Aim of the exercise
Can you retype the random forest notes word for word, starting at the words "- In **bagging**, the" and stopping after "underlying output value."?

By "learning" the pattern recognition around sets of labeled points, the classifier produces a **decision rule** to use to apply to classify new incoming data.

## Random Forest
- a type **Ensemble** Machine Learning algorithm called Bootstrap Aggregation or bagging.

- **Bootstrapping** is a statistical method for estimating a quantity from a data sample, e.g. mean. You take lots of samples of your data, calculate the mean, then average all of your mean values to give you a better estimation of the true mean value. 
- In **bagging**, the same approach is used for estimating entire statistical models, such as decision trees. Multiple samples of your training data are taken and models are constructed for each sample set. When you need to make a prediction for new data, each model makes a prediction and the **predictions are averaged** to give a better estimate of the true output value.

- Random forest is a tweak on this approach where decision trees are created so that rather than selecting optimal split points, suboptimal splits are made by introducing randomness. The models created for each sample of the data are therefore more different than they otherwise would be, but still accurate in their unique and different ways. Combining their predictions results in a better estimate of the true underlying output value.

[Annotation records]
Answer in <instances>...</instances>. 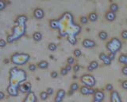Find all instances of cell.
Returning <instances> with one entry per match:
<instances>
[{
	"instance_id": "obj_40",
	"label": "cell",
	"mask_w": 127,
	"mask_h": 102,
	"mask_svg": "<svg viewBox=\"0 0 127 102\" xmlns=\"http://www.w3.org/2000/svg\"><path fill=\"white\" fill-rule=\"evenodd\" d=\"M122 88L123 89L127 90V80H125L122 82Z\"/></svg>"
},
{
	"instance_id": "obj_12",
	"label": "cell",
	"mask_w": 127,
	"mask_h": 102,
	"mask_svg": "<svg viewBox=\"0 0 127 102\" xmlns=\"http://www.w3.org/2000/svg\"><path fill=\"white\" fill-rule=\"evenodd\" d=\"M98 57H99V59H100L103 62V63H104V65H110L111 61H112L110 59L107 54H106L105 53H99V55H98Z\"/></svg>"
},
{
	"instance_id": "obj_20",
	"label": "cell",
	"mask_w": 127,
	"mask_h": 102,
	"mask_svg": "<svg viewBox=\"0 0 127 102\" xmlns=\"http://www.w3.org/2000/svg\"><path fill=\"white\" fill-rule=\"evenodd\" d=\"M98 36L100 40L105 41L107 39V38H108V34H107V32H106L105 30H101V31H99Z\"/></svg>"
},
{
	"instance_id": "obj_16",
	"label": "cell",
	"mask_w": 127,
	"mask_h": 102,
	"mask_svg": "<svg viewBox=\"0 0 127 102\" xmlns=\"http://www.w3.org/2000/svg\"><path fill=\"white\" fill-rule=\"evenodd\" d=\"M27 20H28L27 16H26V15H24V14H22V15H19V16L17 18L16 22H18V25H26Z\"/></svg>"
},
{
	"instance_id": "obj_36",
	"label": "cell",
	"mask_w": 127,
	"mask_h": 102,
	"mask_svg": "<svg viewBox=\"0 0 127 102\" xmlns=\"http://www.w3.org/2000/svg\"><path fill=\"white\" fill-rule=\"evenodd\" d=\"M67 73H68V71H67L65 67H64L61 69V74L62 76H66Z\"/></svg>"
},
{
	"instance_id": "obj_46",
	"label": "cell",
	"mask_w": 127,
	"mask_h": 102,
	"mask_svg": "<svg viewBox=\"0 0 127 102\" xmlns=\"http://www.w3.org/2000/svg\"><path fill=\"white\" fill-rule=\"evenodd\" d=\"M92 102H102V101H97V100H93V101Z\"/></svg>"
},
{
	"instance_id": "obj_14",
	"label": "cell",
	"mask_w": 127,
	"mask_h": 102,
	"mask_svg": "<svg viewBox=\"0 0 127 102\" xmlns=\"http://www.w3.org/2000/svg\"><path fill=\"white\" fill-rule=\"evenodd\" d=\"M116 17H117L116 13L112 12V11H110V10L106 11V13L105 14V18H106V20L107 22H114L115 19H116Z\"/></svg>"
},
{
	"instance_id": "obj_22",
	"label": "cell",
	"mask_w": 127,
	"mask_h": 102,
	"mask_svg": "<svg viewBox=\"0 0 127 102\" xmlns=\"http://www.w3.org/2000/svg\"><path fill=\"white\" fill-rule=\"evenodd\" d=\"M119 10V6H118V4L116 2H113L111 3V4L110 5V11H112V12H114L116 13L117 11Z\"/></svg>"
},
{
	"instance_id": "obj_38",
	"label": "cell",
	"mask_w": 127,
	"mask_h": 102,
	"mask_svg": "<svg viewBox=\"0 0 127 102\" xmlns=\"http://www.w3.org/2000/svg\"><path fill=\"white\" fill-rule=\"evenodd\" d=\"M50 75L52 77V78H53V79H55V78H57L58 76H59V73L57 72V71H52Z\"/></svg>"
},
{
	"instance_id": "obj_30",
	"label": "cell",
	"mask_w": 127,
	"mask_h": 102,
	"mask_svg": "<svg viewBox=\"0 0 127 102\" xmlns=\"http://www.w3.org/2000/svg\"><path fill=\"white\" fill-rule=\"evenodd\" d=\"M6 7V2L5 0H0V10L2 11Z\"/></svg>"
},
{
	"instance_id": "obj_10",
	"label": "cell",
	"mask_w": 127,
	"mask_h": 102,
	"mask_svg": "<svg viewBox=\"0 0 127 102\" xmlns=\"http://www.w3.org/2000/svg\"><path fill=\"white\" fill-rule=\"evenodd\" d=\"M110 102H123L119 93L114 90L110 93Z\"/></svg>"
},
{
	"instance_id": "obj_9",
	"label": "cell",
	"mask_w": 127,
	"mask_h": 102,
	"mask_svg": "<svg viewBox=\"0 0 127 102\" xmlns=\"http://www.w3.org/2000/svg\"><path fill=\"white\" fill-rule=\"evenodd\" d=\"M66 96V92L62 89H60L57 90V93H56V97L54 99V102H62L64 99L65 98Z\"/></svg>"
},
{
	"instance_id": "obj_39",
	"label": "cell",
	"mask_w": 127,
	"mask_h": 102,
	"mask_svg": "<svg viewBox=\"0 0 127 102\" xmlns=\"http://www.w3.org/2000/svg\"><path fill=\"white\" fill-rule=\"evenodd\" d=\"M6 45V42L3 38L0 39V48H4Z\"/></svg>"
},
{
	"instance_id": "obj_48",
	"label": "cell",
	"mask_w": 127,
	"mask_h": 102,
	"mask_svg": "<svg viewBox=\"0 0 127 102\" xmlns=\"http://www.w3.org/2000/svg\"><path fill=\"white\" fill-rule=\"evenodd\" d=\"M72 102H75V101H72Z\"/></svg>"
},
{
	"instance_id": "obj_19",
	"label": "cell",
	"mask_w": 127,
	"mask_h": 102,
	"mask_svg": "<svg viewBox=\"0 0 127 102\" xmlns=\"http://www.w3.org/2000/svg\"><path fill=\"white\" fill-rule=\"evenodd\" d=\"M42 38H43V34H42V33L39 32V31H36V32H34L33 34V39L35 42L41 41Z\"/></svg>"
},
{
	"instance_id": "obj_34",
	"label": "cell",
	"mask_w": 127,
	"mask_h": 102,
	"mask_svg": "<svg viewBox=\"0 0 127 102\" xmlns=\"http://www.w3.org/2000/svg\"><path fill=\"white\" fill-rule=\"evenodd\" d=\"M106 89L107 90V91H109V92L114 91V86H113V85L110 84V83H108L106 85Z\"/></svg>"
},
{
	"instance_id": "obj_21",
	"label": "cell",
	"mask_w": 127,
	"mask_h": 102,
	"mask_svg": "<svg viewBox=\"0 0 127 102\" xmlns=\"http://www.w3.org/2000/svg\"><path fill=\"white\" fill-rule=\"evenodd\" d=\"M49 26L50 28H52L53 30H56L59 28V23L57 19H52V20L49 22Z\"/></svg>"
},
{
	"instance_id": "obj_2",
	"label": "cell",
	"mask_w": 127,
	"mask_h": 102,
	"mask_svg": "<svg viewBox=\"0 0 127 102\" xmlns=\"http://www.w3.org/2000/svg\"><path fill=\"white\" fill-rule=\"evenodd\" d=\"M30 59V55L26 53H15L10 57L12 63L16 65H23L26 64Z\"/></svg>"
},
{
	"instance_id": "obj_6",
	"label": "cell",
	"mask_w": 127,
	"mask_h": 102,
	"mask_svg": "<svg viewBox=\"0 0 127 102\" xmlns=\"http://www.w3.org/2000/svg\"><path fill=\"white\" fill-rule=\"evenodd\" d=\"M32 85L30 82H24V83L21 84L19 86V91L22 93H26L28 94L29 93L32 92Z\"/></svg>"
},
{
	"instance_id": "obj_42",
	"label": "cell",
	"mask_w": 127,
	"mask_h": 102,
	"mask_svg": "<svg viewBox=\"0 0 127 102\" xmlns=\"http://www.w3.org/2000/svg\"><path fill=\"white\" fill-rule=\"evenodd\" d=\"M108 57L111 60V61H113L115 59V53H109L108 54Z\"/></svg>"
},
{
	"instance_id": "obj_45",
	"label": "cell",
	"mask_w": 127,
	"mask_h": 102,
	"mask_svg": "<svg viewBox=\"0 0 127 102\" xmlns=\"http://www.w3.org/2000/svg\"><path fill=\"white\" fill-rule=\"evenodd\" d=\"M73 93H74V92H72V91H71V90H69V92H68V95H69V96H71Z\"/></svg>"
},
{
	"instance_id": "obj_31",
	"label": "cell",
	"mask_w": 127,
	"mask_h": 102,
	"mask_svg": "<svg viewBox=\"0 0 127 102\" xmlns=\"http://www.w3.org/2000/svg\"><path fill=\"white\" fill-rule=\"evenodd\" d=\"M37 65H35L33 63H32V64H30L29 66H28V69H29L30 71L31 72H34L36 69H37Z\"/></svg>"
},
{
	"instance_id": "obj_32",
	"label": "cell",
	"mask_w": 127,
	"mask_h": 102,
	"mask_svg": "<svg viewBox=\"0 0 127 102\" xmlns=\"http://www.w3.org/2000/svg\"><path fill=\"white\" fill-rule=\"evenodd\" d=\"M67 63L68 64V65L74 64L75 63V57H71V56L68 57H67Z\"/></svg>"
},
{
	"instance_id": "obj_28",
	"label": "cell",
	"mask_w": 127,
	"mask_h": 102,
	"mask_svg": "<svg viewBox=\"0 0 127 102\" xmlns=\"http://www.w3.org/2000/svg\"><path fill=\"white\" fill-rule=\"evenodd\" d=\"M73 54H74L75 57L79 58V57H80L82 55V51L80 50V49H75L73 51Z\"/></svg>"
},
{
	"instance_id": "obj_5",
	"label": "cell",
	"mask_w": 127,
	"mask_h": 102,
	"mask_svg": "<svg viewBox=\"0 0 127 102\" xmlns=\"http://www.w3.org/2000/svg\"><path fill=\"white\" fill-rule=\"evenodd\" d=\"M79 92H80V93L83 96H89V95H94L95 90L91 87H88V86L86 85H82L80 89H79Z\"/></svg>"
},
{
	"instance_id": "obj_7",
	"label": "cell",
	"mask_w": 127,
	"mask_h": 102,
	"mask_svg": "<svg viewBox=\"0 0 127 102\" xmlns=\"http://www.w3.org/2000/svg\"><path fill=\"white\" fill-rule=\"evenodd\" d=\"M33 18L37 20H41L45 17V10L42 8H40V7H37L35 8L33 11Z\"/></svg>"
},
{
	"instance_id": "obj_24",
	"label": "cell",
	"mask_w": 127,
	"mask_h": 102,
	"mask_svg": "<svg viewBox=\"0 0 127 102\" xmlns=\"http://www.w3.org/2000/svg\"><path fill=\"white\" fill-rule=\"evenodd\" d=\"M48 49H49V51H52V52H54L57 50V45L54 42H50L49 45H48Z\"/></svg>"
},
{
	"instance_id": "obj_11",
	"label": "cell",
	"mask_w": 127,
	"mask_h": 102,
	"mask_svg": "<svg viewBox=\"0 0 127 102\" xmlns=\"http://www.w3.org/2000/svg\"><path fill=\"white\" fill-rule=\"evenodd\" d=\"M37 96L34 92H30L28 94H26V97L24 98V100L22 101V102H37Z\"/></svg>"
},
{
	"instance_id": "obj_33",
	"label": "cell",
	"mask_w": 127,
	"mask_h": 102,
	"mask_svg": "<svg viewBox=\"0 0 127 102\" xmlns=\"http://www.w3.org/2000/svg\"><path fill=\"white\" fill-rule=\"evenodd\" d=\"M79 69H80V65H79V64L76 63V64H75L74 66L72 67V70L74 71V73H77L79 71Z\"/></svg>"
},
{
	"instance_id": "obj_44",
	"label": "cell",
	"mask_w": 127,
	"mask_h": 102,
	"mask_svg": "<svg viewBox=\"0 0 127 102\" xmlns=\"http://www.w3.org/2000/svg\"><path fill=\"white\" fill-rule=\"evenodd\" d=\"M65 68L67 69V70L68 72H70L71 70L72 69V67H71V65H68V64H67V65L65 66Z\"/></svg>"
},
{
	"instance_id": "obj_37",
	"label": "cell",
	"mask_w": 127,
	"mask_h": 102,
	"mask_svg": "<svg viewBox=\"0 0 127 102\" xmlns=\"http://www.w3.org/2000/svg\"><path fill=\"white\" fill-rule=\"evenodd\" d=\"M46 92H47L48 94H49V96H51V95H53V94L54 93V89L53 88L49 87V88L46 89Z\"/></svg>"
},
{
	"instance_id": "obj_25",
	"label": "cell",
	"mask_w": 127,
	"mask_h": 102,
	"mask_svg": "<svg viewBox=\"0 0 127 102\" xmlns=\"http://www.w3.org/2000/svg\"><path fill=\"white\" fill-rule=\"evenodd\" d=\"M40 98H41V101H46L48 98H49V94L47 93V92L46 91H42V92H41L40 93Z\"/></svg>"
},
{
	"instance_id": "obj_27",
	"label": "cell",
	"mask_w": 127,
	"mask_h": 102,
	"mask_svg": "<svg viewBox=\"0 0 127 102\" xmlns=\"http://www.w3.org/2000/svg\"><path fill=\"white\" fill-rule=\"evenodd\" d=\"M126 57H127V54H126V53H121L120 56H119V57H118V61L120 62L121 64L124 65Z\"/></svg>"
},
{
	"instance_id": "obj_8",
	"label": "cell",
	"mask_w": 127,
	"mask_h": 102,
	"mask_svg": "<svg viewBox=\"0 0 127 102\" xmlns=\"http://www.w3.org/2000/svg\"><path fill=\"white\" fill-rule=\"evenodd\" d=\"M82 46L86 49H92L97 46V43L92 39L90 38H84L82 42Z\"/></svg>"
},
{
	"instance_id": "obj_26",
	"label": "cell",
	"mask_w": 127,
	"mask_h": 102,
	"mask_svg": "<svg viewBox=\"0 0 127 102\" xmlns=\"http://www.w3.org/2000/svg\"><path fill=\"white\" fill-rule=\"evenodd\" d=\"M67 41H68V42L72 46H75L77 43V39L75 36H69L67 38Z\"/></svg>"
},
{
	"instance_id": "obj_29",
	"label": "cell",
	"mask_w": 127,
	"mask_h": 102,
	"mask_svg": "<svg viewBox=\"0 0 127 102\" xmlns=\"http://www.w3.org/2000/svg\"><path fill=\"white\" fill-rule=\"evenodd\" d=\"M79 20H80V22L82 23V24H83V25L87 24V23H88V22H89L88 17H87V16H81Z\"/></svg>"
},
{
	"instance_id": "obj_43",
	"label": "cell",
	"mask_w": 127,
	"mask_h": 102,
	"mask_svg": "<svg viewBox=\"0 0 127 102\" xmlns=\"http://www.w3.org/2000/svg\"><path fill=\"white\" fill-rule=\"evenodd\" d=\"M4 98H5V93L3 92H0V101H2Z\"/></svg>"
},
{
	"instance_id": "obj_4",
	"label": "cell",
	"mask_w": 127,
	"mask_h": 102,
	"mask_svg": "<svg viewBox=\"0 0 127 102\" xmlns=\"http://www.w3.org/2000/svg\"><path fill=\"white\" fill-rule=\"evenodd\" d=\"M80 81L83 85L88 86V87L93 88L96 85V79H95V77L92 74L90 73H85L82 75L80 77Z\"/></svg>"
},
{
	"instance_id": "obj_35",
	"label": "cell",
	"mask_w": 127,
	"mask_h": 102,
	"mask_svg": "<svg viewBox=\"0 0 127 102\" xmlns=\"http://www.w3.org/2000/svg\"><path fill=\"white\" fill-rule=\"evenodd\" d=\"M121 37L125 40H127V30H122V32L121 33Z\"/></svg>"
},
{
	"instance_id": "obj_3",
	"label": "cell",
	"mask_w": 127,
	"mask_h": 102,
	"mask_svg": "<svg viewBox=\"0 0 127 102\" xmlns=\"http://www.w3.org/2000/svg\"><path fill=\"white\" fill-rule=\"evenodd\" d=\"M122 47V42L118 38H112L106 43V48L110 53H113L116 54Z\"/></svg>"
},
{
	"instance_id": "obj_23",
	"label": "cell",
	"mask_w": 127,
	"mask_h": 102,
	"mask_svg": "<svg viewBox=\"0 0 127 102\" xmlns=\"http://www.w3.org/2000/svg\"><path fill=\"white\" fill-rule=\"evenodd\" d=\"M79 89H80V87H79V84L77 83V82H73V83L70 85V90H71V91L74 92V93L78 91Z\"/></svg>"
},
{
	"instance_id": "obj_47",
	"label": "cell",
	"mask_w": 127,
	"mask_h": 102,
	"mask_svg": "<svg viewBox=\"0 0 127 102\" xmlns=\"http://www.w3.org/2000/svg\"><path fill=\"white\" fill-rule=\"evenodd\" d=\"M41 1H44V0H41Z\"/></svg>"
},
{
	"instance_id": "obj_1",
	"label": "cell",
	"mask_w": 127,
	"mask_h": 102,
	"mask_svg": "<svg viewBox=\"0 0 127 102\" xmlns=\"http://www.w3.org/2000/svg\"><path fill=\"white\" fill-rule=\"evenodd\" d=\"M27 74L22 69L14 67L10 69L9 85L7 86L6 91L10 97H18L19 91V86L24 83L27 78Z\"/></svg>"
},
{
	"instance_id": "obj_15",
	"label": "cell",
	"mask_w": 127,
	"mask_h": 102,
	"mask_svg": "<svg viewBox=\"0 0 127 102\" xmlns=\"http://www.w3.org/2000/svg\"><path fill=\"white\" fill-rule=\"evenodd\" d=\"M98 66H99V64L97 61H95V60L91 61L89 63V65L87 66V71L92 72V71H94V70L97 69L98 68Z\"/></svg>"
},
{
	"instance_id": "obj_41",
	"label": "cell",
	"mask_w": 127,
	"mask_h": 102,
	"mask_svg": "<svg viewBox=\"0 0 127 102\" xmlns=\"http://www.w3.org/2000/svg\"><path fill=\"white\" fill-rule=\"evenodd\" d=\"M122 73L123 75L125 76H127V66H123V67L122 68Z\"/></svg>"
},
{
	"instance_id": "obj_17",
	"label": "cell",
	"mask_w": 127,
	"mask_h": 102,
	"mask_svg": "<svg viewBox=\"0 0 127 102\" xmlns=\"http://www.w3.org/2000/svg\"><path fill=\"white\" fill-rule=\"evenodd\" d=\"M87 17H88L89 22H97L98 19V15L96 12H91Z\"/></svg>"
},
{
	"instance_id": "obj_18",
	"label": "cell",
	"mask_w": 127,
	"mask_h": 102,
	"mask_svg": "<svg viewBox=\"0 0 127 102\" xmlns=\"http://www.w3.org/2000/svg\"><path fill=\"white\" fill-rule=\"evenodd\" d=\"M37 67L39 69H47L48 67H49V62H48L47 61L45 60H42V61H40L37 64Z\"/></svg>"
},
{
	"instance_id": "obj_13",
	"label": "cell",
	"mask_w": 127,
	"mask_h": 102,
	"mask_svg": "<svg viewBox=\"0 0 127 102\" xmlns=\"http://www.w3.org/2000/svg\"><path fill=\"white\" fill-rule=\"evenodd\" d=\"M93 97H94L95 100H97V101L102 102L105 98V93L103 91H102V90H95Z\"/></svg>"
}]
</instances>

Written solution
- In **bagging**, the same approach is used for estimating entire statistical models, such as decision trees. Multiple samples of your training data are taken and models are constructed for each sample set. When you need to make a prediction for new data, each model makes a prediction and the **predictions are averaged** to give a better estimate of the true output value.

- Random forest is a tweak on this approach where decision trees are created so that rather than selecting optimal split points, suboptimal splits are made by introducing randomness. The models created for each sample of the data are therefore more different than they otherwise would be, but still accurate in their unique and different ways. Combining their predictions results in a better estimate of the true underlying output value.